Projet interdisciplinaire
The Right To Be Cold

TRTBC © Goethe Institut Finnland

Le projet interdisciplinaire transfrontalier « The Right To Be Cold » se concentre sur la région dite arctique et boréale et aborde des enjeux liés aux connaissances autochtones, à l’écologie et à la justice climatique. La culture est au cœur de cette initiative. Son principal format est une chaîne de résidences circumpolaires. Le thème central est le changement climatique, qui met au défi et modifie fondamentalement les conditions de vie dans les régions nordiques.

Appel de candidatures

The Right To Be Cold © Susanne Hætta

The Right To Be Cold: Social Media Coordinator

Le Goethe-Institut Norvège/Finlande recherche une agence / un rédacteur indépendant pour développer du contenu de médias sociaux / une campagne de médias sociaux basée sur le contenu du site web du projet The Right To Be Cold. La langue de travail est anglais.


The Right To Be Cold¹ – Perspectives circumpolaires

Le programme « The Right To Be Cold » a été développé avec les conseils de Tero Mustonen (Snowchange) et d'Elin Már Øyen Vister (Røst AiR). Le Goethe-Intitut tient également à remercier toutes les personnes qui y participent actuellement pour leur contribution : Aka Niviâna, Assinajaq, Institut culturel Avataq, Dáiddadállu, Giovanna Esposito Yussif, Malakta, Patricia Rodas, Sámi Dáiddaguovddáš, Stina Aikio, Sunna Nousuniemi, Musée national d'art de la République de Sakha.

Les programmes de résidence existants et nouveaux au Nunavik, en Finlande, en Yakoutie, en Norvège et à Sápmi forment un réseau pour les artistes et les chercheurs dans le cadre de ce projet.

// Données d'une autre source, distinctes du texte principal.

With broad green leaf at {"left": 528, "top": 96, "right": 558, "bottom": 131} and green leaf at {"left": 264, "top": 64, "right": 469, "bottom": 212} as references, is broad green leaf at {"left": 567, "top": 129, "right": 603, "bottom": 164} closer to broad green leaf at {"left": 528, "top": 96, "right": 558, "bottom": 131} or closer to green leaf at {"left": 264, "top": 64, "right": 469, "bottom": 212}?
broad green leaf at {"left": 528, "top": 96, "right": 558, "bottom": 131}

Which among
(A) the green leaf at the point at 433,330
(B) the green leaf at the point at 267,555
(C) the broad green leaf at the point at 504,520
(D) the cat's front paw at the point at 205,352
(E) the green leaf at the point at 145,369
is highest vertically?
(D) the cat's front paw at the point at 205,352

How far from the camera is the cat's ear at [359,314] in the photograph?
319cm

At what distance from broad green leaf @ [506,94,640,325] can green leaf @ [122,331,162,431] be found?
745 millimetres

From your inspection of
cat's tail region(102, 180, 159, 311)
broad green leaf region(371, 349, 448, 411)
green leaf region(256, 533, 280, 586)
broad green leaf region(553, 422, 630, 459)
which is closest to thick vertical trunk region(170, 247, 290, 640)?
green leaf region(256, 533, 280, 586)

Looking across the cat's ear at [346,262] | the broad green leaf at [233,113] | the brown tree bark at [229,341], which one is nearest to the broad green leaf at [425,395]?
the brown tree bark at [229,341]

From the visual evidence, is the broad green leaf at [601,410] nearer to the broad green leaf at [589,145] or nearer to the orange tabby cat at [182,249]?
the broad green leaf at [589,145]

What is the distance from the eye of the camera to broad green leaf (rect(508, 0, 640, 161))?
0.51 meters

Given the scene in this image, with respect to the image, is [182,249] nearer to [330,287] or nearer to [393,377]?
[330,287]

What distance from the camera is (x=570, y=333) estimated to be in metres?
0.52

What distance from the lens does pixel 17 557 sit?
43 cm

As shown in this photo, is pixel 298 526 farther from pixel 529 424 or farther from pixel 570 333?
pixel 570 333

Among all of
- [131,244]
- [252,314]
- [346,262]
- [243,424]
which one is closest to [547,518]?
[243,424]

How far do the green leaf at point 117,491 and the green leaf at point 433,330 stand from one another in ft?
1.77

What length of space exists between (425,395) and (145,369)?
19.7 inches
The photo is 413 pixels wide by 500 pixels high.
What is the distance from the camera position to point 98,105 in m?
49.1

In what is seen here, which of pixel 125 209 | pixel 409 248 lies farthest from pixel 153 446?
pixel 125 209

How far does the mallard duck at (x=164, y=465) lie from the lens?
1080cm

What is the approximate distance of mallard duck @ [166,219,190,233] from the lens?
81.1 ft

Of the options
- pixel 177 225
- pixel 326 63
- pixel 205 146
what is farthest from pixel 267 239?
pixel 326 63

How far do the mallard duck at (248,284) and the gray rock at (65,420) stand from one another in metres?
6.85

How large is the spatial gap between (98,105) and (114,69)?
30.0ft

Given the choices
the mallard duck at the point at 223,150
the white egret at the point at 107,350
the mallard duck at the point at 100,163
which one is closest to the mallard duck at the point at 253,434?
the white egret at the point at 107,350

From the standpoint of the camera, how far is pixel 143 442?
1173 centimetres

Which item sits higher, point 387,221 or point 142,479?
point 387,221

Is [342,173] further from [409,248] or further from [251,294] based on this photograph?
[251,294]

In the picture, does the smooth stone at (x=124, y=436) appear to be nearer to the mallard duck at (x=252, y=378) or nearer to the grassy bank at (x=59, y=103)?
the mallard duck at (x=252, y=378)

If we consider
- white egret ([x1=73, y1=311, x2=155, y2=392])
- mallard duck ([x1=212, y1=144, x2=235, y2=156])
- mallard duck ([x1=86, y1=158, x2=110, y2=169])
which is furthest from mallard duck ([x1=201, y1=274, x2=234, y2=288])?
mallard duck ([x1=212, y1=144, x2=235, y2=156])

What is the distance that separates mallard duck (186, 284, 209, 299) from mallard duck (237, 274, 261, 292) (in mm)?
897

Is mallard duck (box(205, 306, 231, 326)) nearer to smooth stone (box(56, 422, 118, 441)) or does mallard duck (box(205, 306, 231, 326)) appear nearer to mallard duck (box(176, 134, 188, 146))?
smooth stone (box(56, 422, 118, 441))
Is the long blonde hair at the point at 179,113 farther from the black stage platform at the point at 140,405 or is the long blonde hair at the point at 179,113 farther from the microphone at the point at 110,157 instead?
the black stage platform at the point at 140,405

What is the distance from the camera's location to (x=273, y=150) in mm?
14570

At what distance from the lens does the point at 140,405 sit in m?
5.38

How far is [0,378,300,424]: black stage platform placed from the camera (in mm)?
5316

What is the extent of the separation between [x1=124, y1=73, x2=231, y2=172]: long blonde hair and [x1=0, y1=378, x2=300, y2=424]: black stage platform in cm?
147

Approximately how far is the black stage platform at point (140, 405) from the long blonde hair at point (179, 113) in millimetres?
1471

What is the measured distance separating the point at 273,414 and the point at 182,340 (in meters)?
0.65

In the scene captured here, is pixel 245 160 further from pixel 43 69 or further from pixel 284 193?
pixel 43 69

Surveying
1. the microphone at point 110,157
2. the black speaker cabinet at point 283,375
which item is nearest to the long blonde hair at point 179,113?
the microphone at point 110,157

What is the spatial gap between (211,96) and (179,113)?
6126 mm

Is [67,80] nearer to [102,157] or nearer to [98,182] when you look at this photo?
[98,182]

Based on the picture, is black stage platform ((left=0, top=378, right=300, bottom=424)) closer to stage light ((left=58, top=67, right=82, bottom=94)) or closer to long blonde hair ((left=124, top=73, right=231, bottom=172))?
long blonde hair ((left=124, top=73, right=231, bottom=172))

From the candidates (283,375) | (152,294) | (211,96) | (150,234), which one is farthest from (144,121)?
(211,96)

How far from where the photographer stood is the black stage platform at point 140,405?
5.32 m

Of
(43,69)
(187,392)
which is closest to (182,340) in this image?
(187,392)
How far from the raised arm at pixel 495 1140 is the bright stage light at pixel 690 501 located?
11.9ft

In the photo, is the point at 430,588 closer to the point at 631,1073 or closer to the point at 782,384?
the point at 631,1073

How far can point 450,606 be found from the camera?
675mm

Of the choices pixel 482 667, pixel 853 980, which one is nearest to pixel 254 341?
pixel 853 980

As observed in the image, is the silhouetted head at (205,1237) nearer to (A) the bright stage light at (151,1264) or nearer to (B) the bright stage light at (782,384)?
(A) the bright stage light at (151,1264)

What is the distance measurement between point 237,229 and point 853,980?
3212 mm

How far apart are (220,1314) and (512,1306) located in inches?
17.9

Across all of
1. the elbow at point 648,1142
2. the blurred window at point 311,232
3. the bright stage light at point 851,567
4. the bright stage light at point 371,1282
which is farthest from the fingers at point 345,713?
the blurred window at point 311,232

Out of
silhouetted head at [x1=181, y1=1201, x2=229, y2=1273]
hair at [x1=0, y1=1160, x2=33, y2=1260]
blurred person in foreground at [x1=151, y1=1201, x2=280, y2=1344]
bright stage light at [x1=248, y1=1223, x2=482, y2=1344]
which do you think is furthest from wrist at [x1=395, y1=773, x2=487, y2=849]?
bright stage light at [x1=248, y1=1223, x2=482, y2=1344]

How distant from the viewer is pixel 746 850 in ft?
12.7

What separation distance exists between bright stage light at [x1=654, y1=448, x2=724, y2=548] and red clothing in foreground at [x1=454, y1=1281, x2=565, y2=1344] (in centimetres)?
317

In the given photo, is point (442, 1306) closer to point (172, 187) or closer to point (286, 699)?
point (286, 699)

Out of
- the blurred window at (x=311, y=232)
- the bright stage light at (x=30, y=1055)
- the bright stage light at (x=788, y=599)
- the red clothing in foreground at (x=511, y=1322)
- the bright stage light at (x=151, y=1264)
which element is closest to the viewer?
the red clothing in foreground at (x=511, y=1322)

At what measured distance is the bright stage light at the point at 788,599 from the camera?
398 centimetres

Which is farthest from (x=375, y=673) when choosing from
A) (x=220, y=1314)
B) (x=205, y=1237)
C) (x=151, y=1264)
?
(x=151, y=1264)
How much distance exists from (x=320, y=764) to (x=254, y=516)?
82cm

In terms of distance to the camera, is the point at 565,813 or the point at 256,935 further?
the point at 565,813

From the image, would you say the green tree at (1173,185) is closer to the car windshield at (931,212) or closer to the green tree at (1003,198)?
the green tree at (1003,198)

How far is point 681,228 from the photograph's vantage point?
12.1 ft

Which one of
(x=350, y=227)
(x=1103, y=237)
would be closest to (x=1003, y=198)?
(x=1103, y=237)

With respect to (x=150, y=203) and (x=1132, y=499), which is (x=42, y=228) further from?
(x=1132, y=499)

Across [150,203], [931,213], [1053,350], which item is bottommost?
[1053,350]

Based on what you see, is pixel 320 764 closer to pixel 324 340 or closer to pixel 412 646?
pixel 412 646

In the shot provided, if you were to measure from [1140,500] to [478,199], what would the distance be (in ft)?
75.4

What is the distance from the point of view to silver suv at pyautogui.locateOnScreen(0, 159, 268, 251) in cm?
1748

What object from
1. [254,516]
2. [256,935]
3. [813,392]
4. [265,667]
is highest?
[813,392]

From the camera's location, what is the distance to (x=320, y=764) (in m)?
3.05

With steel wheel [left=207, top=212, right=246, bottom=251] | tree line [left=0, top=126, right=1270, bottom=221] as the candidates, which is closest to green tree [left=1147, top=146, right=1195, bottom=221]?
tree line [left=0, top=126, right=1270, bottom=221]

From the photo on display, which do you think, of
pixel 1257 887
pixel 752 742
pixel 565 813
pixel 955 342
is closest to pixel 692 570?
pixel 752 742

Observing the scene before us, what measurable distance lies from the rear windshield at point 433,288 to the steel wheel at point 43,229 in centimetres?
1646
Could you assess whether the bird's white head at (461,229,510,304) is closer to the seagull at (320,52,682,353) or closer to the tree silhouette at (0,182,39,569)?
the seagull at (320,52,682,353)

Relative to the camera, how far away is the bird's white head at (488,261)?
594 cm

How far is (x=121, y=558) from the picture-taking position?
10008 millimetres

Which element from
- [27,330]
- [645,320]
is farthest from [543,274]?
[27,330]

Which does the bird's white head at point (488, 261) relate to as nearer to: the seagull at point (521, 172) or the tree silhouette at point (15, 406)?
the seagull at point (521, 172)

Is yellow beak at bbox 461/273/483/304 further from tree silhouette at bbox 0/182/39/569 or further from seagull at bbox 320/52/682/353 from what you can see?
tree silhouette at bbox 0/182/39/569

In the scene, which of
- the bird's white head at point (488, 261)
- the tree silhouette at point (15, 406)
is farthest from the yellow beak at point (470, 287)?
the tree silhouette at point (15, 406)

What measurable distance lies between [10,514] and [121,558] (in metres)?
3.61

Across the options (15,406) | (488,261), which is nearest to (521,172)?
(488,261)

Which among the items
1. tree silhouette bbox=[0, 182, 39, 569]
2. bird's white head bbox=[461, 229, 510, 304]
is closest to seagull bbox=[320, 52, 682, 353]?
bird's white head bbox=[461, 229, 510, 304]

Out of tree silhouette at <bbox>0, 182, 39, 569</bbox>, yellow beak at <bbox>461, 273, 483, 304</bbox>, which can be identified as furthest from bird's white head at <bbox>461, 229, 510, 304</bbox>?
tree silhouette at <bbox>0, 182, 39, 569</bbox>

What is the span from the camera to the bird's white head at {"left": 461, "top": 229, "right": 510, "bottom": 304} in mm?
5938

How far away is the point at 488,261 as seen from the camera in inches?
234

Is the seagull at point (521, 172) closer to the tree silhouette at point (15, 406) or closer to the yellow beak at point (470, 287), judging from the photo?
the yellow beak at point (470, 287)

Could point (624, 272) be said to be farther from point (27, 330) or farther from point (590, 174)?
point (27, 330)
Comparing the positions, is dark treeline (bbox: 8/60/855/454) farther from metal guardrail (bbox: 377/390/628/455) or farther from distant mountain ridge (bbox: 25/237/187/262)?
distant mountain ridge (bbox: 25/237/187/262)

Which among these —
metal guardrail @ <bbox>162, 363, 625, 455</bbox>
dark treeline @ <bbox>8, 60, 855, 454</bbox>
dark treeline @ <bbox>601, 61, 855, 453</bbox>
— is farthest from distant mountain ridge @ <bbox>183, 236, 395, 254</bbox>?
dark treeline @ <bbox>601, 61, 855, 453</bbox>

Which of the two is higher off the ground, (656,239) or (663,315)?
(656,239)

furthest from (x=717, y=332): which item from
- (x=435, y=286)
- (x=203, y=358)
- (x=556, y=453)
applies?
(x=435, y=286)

Buts du réseau de résidences:

  • Mettre en place un échange entre les différents programmes de résidence dans le Nord circumpolaire.
  • Développer une pratique d’échange circulaire entre les résidences en facilitant les interactions entre les artistes et les communautés locales ainsi que le partage de savoir et de connaissances pratiques.
Format:
Afin de pouvoir réagir avec souplesse à l'évolution imprévisible de la COVID-19, nous prévoyons différents scénarios. L'objectif est que chaque artiste fasse l'expérience d’une résidence à deux endroits différents, pour une durée totale maximale de deux mois. Il y aura des périodes de chevauchement au cours desquels deux résidents se retrouveront au même endroit. Cela leur permettra d’échanger sur leurs recherches et pratiques artistiques dans leur contexte local. 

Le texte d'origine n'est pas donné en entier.